Joubert’s background was traced quite carefully, and while most of it seemed quite ordinary on the surface, a buildup toward murder that had begun when Joubert was extremely young was evident. He was born in Massachusetts and grew up in Portland, Maine. One of the first fantasies he remembered was at age six or seven, of coming up behind his baby-sitter, strangling her, and then eating her until she disappeared. Such a strange and violent fantasy at that age was unusual, and provocative. Joubert had remembered and improved on it from then on, all during his childhood and adolescence, and up to and through the time of his murders. His mother had been a hospital worker and his father a counterman and waiter in a restaurant. They had separat
ed because of marital difficulties at almost the same time as this first violent fantasy occurred to Joubert. They divorced when he was ten, and Joubert and his mother moved to Maine. He later told one psychiatrist, whose report was submitted to the court, that his mother had a short temper and would blow up and break things; he’d retreat to his room until the tantrum stopped and she came in and apologized, as she usually did. He also reported that his mother had belittled him and made him feel as if he was not a worthwhile person. She continued to spank him until he was twelve, and had frequently disapproved of his open masturbation. His fantasies began with young women as their object, and then switched to young boys, adolescents in undershorts. Joubert did not know any longer whether the thoughts of strangling and stabbing these boys brought on the masturbation or whether the masturbation brought on the thoughts.

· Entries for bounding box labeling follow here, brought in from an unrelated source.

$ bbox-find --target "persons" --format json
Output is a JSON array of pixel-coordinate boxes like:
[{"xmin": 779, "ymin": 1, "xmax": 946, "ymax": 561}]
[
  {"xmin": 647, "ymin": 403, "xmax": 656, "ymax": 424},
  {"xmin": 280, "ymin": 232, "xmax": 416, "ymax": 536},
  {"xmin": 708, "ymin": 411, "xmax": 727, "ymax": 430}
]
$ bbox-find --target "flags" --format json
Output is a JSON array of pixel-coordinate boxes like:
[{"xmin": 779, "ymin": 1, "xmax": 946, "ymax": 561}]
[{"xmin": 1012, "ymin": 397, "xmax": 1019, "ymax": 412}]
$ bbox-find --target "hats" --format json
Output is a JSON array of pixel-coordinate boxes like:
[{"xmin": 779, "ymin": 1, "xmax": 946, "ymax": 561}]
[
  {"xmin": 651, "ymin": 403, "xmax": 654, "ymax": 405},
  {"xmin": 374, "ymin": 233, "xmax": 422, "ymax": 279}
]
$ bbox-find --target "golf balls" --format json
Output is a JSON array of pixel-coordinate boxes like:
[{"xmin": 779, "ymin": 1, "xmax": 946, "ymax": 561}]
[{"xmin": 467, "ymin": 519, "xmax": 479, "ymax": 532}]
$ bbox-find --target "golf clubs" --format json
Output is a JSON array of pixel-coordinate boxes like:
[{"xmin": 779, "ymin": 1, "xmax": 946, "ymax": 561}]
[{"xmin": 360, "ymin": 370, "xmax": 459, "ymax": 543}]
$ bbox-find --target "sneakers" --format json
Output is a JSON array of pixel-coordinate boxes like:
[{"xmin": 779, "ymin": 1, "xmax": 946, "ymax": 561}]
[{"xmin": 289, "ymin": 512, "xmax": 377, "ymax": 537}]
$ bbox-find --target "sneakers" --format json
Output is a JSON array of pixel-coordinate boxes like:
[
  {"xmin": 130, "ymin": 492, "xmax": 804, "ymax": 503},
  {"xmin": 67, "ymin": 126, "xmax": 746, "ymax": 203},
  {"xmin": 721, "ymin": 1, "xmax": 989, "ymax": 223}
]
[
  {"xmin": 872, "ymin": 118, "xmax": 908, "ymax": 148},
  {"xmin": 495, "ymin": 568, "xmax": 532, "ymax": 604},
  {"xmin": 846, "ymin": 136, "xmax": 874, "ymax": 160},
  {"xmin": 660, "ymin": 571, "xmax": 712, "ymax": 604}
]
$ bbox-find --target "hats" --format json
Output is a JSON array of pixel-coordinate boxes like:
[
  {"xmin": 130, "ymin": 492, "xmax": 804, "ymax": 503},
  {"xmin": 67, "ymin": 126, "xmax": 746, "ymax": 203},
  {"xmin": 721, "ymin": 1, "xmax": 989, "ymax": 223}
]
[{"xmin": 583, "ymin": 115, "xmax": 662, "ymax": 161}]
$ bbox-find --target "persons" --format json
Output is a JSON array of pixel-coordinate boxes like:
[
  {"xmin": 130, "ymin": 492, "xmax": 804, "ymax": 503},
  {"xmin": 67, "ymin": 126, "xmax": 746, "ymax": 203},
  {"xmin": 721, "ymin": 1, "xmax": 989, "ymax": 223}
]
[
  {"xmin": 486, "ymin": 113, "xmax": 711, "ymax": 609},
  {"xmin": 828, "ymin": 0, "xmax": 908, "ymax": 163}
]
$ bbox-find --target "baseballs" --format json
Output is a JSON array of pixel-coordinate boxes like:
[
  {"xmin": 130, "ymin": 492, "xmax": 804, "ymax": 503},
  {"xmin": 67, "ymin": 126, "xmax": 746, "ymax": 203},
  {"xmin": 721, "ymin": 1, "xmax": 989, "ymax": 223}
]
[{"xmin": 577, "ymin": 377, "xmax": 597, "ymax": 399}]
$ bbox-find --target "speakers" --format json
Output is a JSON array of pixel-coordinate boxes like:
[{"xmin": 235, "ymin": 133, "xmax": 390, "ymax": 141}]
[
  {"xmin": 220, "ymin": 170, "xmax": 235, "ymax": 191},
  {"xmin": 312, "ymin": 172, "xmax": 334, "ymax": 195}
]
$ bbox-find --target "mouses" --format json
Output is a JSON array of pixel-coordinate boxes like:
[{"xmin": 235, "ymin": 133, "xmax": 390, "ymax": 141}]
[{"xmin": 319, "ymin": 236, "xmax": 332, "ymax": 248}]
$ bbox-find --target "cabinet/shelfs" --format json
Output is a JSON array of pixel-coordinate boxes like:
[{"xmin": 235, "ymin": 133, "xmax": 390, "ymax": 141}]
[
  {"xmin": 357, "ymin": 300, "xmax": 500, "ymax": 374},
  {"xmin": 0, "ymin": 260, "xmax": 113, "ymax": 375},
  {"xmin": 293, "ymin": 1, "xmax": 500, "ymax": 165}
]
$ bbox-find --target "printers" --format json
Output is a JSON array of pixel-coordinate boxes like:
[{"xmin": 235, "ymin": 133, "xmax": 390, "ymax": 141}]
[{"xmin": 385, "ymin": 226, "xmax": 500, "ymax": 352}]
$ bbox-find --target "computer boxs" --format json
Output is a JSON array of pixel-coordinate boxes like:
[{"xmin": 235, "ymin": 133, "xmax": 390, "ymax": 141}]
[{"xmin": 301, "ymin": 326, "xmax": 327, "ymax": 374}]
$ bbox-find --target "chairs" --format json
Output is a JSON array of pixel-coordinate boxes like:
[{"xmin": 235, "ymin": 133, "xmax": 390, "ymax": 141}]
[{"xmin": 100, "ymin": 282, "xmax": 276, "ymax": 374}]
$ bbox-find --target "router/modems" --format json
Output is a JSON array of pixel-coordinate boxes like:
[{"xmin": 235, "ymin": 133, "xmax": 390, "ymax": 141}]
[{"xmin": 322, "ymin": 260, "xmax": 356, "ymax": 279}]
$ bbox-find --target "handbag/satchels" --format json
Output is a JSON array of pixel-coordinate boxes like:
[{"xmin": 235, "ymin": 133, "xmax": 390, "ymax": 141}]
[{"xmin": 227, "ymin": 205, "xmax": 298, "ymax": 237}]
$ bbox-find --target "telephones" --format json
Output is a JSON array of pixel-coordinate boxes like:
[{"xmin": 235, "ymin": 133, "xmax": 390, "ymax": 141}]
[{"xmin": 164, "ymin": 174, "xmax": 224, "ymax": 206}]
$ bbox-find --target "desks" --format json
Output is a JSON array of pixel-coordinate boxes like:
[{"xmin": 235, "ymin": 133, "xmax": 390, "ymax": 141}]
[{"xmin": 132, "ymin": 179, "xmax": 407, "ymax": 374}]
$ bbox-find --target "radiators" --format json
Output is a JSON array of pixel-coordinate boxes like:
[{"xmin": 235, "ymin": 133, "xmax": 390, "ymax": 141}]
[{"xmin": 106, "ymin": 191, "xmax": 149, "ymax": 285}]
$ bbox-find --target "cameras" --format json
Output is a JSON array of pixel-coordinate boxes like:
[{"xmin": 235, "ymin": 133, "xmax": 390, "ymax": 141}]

During his preteen years, Joubert became a pawn in the battle between his mother and father, as the latter tried to obtain custody of him but failed. To see his father during the summers, Joubert sometimes bicycled more than a hundred miles on his own, and had also made a similar trip to see an uncle. To avoid going to a public high school that he thought too dangerous, Joubert took on a newspaper delivery route and used his earnings from it to pay the tuition at a Catholic high school, for which his mother would not or could not pay. He was tormented at the Catholic high school, he reported, because people thought he might be a homosexual. He took a girl to the senior prom—his only date during those years—to avoid being labeled as gay. He was on the track and cross-country teams. He was an avid Boy Scout, even delayed getting his final Eagle Scout badge for some time in order to continue on in the program as long as possible. In his yearbook, he wrote, “Life is a highway with many roads branching off—don’t get lost.”